演習の指示:
• 1. FETの選定に関する抜粋から、「尚、他に3.3m[Ω]、4.0m[Ω]とありますがこれは②にて解説します。」を含む語句で始まり「量も2倍になるという事です。」で終わる部分を、一字一句違えずに書き写しなさい。
• 2. 抜粋を読み、次の問いに答えなさい。
(a) FETは日本語で何と呼ばれるか。
(b) FETが持つ3つの電極端子の名称をすべて挙げなさい。
(c) 例2では、ゲート-ソース間電圧は何Vとされているか。

抜粋:

2013年06月14日
FETスイッチ、ニ、シヨウスル、FETのセンテイホウ
少しでも電動ガン電気系統の部品の知識に役に立てばと思い、UPしてみます。
専門用語の説明の足りなさや、みなさまが、具体的に何処が不明点で、どこがどういう風にわからないというのが、なかなか、察しが着かないので独りよがりとなってしまうかもしれませんがご容赦下さい。
■FETとはなにか?■
FETとは、フィールド・エフェクト・トランジスタの略称で、日本語では「電界効果トランジスタ」といいます。
いわゆる、トランジスタです。
そもそもトランジスタは信号を増幅する作用と、信号を電気的にON/OFFする事が出来る半導体素子です。
ここで、FETには、ゲート(Gと略します)、ドレイン(Dと略します)、ソース(Sと略します)の3つの電極端子があり、普段は、ドレインとソースは絶縁状態(導通していない状態。スイッチで言うOFFの状態)なのですがそれを、ゲート-ソース間に一定以上の電圧を加えることで、導通させる事が出来ます。
この事を利用し、FETのドレイン-ソース間をゲート-ソース間に電圧を、加える/加えない、事で、スイッチの様に、導通、絶縁(非導通)、させて使用しようという事です。

■電動ガンFETスイッチに使用するFET素子の選定方法■
①ON抵抗の低い素子を選ぶ。
FETをスイッチング動作にて、ドレイン-ソース間をONさせた場合、理想はスイッチON時の抵抗が0[Ω]になるが望ましいのですが、実際は、0[Ω]にはなりません。
(※話が少しそれますが、当然、配線等に使用している線材も銅線も抵抗値が0[Ω]のものは、御察しの通り、世のなかに存在せず、少なからず抵抗値を持っています。)
素子により異なりますが、特性の良いパワーMOSFETでも数m[Ω]の抵抗値となります。
※ここでいう m はミリという単位で、1000分の1の事を指します。
例1.)
下記の場合は2.6mΩです。実際には最大値(最悪値:MAX)である3.0m[Ω]を視野にいれて使用するという事になります。
尚、他に3.3m[Ω]、4.0m[Ω]とありますがこれは②にて解説します。

②ON抵抗のスペックが、ゲート-ソース間電圧が何[V]で規定されているか確認する
FETのON抵抗は、ゲート-ソース間に印加する電圧により変化します。具体的には、印加する電圧が印加可能な範囲で高ければ高いほど、ON抵抗は少なくなります。
FETを選定する際、多くの場合この値を確認せずに上記①のON抵抗のみ着目してしまいますが、いくらON抵抗が低くとも、ゲート-ソース間にかける電圧が、例えば10V、などの電動ガンで使用するバッテリー(リポ、ニッケル水素など)電圧を上回っている場合、実際のON抵抗は記載されている値より高くなります。その場合、FETが発熱する原因となります。
発熱の原因の要素を説明しますと、発熱の指標となる、ワット(Wと略します)は抵抗値(と電流値)に正比例して大きくなる為、単純にFETのON抵抗が2倍になれば発熱量も2倍になるという事です。
例2.)
ゲート-ソース間電圧(VGS)=4.5Vです。コレは最低でもゲートソース間に4.5Vの電圧が掛かっていれば、ON抵抗は平均値(Typ):3.3mΩ、最悪値(MAX):4.0mΩという事になります。

データ一覧:
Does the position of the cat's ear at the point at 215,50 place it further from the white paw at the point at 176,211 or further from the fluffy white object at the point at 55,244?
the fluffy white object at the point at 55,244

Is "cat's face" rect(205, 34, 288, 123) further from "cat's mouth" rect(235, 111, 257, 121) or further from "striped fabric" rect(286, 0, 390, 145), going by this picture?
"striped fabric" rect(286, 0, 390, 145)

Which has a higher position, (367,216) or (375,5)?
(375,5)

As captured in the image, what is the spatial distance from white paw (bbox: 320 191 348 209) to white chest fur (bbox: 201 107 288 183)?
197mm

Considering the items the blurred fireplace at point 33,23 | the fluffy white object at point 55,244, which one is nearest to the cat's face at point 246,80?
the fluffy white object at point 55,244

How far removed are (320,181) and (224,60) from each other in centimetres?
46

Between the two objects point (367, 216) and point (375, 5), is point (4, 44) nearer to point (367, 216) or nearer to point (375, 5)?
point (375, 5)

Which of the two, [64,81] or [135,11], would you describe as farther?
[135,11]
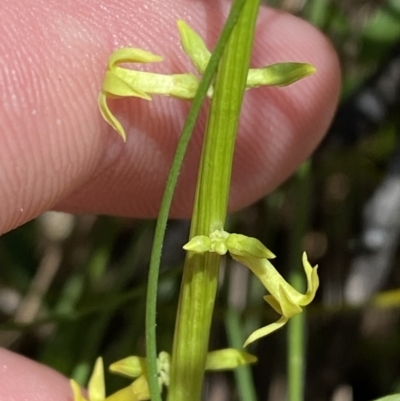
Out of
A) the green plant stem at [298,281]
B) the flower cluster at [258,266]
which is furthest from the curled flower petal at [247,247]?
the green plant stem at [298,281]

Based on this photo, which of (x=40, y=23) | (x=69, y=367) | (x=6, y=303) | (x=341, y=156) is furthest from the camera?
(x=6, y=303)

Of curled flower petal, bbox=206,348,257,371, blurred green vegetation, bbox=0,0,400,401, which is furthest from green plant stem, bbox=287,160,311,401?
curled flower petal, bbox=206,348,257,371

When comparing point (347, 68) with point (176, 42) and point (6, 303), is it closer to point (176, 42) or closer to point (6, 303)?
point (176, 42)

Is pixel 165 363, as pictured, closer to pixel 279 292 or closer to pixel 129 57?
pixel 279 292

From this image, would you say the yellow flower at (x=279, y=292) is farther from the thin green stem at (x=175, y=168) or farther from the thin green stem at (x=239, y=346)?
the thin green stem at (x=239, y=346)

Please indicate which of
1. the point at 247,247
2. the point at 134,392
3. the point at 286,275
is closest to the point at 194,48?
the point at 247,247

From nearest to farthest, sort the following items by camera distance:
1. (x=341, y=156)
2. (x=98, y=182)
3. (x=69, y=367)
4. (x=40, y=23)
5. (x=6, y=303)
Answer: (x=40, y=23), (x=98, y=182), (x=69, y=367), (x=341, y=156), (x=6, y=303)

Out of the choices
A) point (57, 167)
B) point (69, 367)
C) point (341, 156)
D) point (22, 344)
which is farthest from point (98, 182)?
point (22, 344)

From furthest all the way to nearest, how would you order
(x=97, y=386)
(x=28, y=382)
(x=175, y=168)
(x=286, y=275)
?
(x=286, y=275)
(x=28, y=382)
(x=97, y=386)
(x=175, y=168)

解答例:
• 1.
尚、他に3.3m[Ω]、4.0m[Ω]とありますがこれは②にて解説します。

②ON抵抗のスペックが、ゲート-ソース間電圧が何[V]で規定されているか確認する
FETのON抵抗は、ゲート-ソース間に印加する電圧により変化します。具体的には、印加する電圧が印加可能な範囲で高ければ高いほど、ON抵抗は少なくなります。
FETを選定する際、多くの場合この値を確認せずに上記①のON抵抗のみ着目してしまいますが、いくらON抵抗が低くとも、ゲート-ソース間にかける電圧が、例えば10V、などの電動ガンで使用するバッテリー(リポ、ニッケル水素など)電圧を上回っている場合、実際のON抵抗は記載されている値より高くなります。その場合、FETが発熱する原因となります。
発熱の原因の要素を説明しますと、発熱の指標となる、ワット(Wと略します)は抵抗値(と電流値)に正比例して大きくなる為、単純にFETのON抵抗が2倍になれば発熱量も2倍になるという事です。

• 2.
(a) 電界効果トランジスタ
(b) ゲート、ドレイン、ソース
(c) 4.5V